#### Text to read
>> start

On Tuesday night, Leeds United were thumped 7-0 by Manchester City. In doing so, they became only the second team to concede five or more goals to both Manchester clubs in the same Premier League season; a statistic courtesy of Richard Jolly on Twitter. This was also the biggest defeat of Marcelo Bielsa’s long managerial career.
The other club that have this unfortunate record is Southampton; who last season suffered a 9-0 defeat away at Manchester United and a 5-2 defeat away to Manchester City. Add to this the fact that Southampton were embarrassingly beaten 9-0 by Leicester City the season before and these emphatic defeats highlight just how dangerous high-pressing football can be when executed poorly.
High-risk, high-reward; but suicidal at times
Leeds and Southampton are both teams whose managers have very clear footballing philosophies and they tend not to waver from their beliefs. They both ask their teams to play very aggressive, high-pressing football. There are subtle differences to their approaches, though, with ‘Bielsa-ball’ usually a man-marking approach and Hasenhüttl implementing a Gegenpress. There are pros and cons to both styles, with Bielsa’s style a little more unique than his Austrian counterpart’s. The problem with both, however, is that if one or two players don’t execute their role properly the whole system comes crashing down around them, allowing opponents to carve them open at will. This was what we saw in City’s drubbing of Leeds, and it is what we have seen on more than one occasion at Southampton.
In both of Southampton’s 9-0 defeats, the St Mary’s side found themselves playing with ten men for large parts of the game. In fact, in the defeat to United, Southampton ended the game with nine men, after a late red card was shown to Jan Bednarek. It was 6-0 at the time and, in the short amount of time that followed, the Saints shipped three more goals. This is another glaring issue with these principles of how to play.
When implanting a playing style that is dependent on high octane, pressing, football there is often an element of high-risk, high-reward, but when it goes wrong it really exposes the team. There are a number of triggers to the press and when one player is taken out of that, often the whole team is unsure of what they should be doing. It is why teams such as Southampton and Leeds tend to struggle so much more than others when a player down. For Leeds, specifically, who play man for man, when they have a player less than their opponents this becomes impossible to execute properly.

>> end

#### Aim a
Repeat the data items starting at the line that contains "from which one?" and ending at the last line of the data items.
The data items have no connection to the article on high-pressing football.

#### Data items
>> start

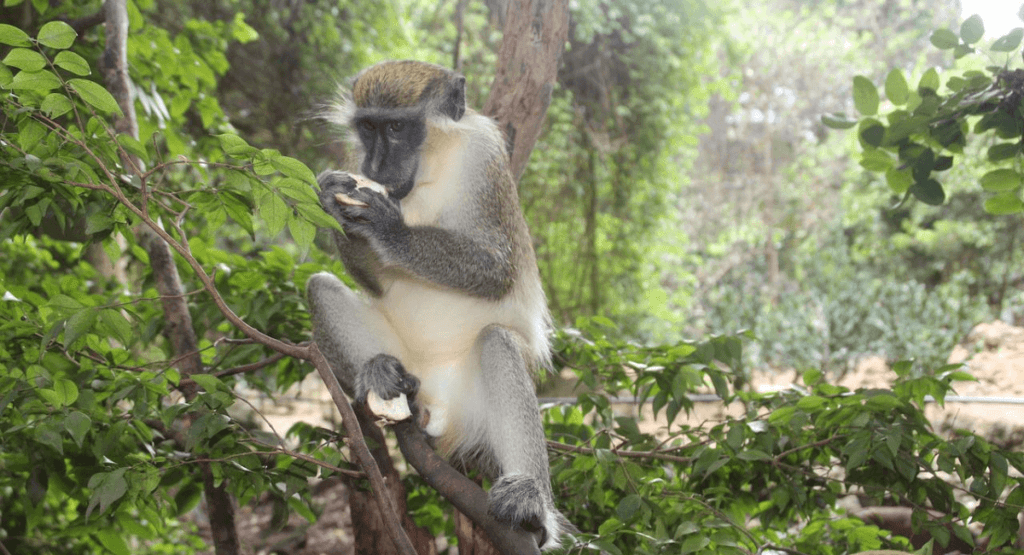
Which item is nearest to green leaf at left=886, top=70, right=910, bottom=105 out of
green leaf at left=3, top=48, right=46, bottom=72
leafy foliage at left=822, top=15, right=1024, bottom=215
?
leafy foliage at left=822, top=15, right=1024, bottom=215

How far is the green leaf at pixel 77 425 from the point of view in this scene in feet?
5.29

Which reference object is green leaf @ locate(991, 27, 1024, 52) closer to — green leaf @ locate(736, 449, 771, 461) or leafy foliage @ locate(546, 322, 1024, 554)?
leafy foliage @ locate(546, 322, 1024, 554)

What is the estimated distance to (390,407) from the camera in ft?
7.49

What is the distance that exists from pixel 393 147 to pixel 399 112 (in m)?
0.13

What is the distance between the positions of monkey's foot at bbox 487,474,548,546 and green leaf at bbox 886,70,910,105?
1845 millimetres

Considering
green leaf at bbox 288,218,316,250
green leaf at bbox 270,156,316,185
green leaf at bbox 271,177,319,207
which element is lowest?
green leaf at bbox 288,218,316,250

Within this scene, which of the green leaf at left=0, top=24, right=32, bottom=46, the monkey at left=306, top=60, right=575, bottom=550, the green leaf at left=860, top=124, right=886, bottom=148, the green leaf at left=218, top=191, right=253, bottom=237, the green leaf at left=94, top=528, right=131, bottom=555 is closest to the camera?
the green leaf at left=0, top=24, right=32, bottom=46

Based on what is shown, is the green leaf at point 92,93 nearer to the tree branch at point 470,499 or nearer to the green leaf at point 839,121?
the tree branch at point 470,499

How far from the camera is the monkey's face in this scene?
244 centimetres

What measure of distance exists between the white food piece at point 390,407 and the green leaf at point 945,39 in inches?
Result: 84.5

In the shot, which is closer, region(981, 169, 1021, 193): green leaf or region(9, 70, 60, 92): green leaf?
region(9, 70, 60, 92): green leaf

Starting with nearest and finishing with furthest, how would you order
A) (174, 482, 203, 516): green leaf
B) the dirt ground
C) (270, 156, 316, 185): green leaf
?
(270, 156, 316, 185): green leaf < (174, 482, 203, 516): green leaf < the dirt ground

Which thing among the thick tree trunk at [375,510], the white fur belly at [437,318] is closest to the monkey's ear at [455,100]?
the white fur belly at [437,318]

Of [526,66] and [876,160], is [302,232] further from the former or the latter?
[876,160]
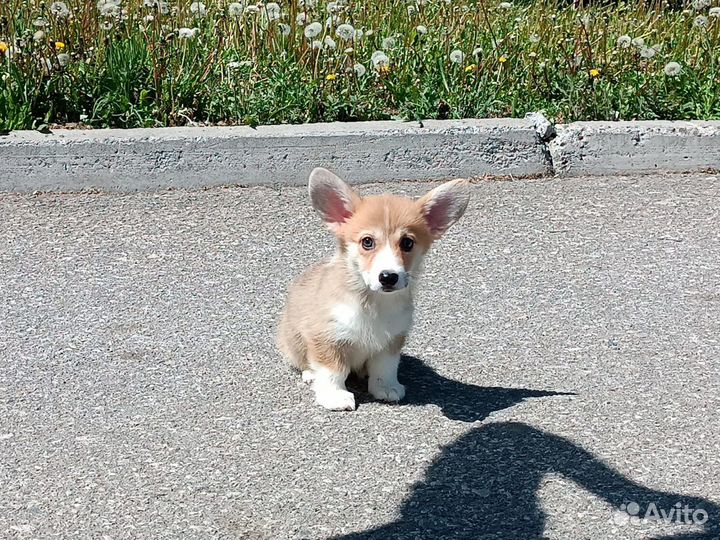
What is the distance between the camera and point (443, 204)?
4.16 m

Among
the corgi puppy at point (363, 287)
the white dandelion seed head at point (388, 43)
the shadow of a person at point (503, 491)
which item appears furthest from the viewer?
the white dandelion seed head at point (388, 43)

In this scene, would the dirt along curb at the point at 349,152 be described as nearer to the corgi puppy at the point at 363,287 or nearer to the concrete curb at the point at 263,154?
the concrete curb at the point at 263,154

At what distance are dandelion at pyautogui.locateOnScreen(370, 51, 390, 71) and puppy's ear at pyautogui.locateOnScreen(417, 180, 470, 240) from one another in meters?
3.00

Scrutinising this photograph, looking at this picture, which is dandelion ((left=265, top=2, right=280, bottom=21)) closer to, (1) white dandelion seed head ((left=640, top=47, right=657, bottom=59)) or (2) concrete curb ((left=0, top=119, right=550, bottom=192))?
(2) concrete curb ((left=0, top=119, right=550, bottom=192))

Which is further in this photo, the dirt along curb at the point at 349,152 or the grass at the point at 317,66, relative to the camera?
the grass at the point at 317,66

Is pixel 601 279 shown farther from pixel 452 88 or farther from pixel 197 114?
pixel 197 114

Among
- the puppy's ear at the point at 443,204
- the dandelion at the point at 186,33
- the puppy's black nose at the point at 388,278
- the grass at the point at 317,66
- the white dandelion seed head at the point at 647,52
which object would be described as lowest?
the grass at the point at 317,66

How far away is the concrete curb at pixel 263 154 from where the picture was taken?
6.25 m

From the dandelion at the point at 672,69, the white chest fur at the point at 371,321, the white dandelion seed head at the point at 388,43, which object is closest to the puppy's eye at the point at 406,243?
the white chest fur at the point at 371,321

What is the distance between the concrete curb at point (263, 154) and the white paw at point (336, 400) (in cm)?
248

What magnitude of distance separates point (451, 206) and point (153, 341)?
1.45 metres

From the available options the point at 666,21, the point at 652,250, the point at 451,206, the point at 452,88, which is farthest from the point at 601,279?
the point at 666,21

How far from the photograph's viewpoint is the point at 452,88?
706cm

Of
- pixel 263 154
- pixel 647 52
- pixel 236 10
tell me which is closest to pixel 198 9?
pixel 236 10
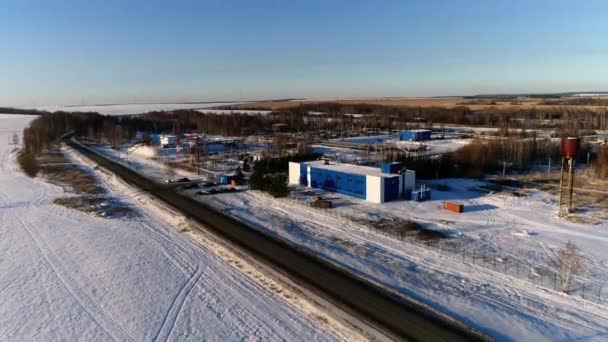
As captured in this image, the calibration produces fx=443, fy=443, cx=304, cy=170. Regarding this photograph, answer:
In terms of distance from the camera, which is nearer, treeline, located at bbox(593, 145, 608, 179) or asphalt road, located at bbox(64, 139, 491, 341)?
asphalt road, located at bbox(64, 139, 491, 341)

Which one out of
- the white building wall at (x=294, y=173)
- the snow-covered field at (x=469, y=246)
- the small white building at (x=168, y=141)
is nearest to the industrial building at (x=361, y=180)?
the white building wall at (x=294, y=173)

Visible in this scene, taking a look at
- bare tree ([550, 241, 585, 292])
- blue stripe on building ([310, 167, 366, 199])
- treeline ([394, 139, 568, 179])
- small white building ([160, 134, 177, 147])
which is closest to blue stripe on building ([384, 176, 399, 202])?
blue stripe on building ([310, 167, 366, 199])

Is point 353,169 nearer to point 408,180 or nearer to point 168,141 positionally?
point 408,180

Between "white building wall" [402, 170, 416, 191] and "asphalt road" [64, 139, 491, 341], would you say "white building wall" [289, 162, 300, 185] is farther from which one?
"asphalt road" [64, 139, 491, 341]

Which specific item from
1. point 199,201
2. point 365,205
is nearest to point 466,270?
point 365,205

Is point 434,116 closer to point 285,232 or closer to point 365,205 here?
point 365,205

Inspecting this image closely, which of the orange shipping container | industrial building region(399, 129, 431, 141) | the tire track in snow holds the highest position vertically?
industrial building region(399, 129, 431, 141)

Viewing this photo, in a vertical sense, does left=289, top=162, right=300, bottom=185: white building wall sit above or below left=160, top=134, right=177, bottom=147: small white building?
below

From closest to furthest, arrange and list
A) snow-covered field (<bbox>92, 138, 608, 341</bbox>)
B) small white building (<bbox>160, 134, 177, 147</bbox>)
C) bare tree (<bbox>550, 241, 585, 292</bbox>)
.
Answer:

>> end

#### Aim b
Reproduce the passage of the article on high-pressing football starting at "On Tuesday night, Leeds" and ending at "when executed poorly.".

#### Full answer a
Between "white building wall" [402, 170, 416, 191] and "asphalt road" [64, 139, 491, 341], would you say "white building wall" [289, 162, 300, 185] is farther from which one?
"asphalt road" [64, 139, 491, 341]

Which specific item from
1. point 199,201
2. point 365,205
is nearest to point 466,270?
point 365,205

Is point 434,116 closer to point 285,232 or closer to point 365,205 here?
point 365,205

Inspecting this image closely, which of the orange shipping container | industrial building region(399, 129, 431, 141) | the tire track in snow holds the highest position vertically?
industrial building region(399, 129, 431, 141)

Viewing this photo, in a vertical sense, does left=289, top=162, right=300, bottom=185: white building wall sit above or below left=160, top=134, right=177, bottom=147: small white building?
below

From closest to furthest, arrange and list
A) snow-covered field (<bbox>92, 138, 608, 341</bbox>)
B) small white building (<bbox>160, 134, 177, 147</bbox>)
C) bare tree (<bbox>550, 241, 585, 292</bbox>)
.
Answer:

#### Full answer b
On Tuesday night, Leeds United were thumped 7-0 by Manchester City. In doing so, they became only the second team to concede five or more goals to both Manchester clubs in the same Premier League season; a statistic courtesy of Richard Jolly on Twitter. This was also the biggest defeat of Marcelo Bielsa’s long managerial career.
The other club that have this unfortunate record is Southampton; who last season suffered a 9-0 defeat away at Manchester United and a 5-2 defeat away to Manchester City. Add to this the fact that Southampton were embarrassingly beaten 9-0 by Leicester City the season before and these emphatic defeats highlight just how dangerous high-pressing football can be when executed poorly.